Un expatrié
russe
Un expatrié
Russe
La veille de la célébrité
« Observez bien cet homme, me dit-il un jour en montrant du doigt Stravinsky, c’est quelqu’un qui est à la veille de devenir célèbre. »
Tamara Karsavina, Souvenirs (1931).
Igor Stravinsky (1882-1971), jusque là inconnu en France et âgé seulement de 28 ans, devient célèbre du jour au lendemain, grâce à L’Oiseau de feu en 1910. Né dans une famille de gros propriétaires et d’artistes (son père est un baryton-basse au Théâtre impérial), il se reconnaît musicien autodidacte. Ce ne sera qu’assez tardivement, à l’âge de 24 ans, qu’il reçoit des leçons de Rimski-Korsakov, de 1906 jusqu’au décès du maître en 1908. À cette époque, Stravinsky avait réussi à faire jouer quelques-unes de ses œuvres par l’Orchestre de la Cour, aux concerts Belaiev et aux Soirées de musique contemporaine organisés par deux anciens miriskusniki, Walter Nouvel et Alfred Nurok. C’est après avoir écouté le Scherzo fantastique et Feu d’artifice que Diaghilev passa ses deux premières commandes à Stravinsky : l’orchestration des deux pièces de Chopin pour Les Sylphides (au programme de la saison de 1909) et son premier ballet, L’Oiseau de feu, pour la saison suivante.
Diaghilev et Stravinsky à Séville en 1921. Source : Houghton Library, Harvard University.
Musicien russe, plus tard naturalisé français (1934) et américain (1945), il s’établit d’abord en Suisse puis à Paris, dès le début des années 1920. Après son premier succès avec L’Oiseau de feu, sa prometeuse carrière musicale est marquée par l’amitié et le soutien de Diaghilev pour qui il écrit des ballets et opéras : Pétrouchka (1911), Le Sacre du printemps (1913), Le Rossignol (1914), Feu d’artifice (1917), Le Chant du Rossignol (1920), Pulcinella (1920), Renard (1922), Mavra (1922), Noces (1923), Œdipus Rex (1927) et Apollon musagète (1928).
De la musique inouïe
« J’ai vu récemment Stravinsky… Il dit :“ Mon Oiseau de feu”, mon “Sacre”, comme un enfant dit : ma toupie, mon cerceau. Et, c’est exactement : un enfant gâté qui, parfois, met les doigts dans le nez de la musique. C’est aussi un jeune sauvage qui porte des cravates tumultueuses, baise la main des femmes en leur marchant sur les pieds. Vieux, il sera insupportable, c’est-à-dire qu’il ne supportera aucune musique. Mais pour l’instant : il est inouï !
Lettre de Claude Debussy à Robert Godet, 4 janvier 1916.
Les premières œuvres de Stravinsky témoignent de l’influence des compositeurs russes (notamment Rimski-Korsakov, Glazounov, Borodine, Moussorgski, Glinka, Tchaïkovski) et français (Dukas, Debussy, Ravel) sur son écriture.
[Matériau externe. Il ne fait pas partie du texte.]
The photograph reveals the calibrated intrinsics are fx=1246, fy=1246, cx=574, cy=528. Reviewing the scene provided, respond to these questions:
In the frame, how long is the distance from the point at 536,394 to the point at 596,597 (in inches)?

Si ses premiers auditeurs remarquent le caractère inouï de sa musique (la préponderance rythmique, les motifs à répétition, l’utilisation de thèmes folkloriques, l’opposition de pôles tonaux, superpositions de lignes…), ils se heurtent à la difficulté de définir le style de Stravinsky à travers des œuvres à première vue si disparates. Pour son ami et biographe, André Schaeffner (1895-1980), chacune de ses compositions témoigne d’une problématique concrète et qu’il cherchait à régler d’une manière très personnelle. Observations qui rejoingnent les déclarations du compositeur en 1935 : « J’ai toujours préféré et je préfère jusqu’à présent, réaliser mes idées et résoudre les problèmes qui se présentent à moi au cours de mon travail, uniquement à l’aide de mes propres forces, sans avoir recours à des procédés établis. »
Igor Stravinsky et Claude Debussy (1915). Photographie d’ Erik Satie. Source : gallica.bnf.fr / BnF.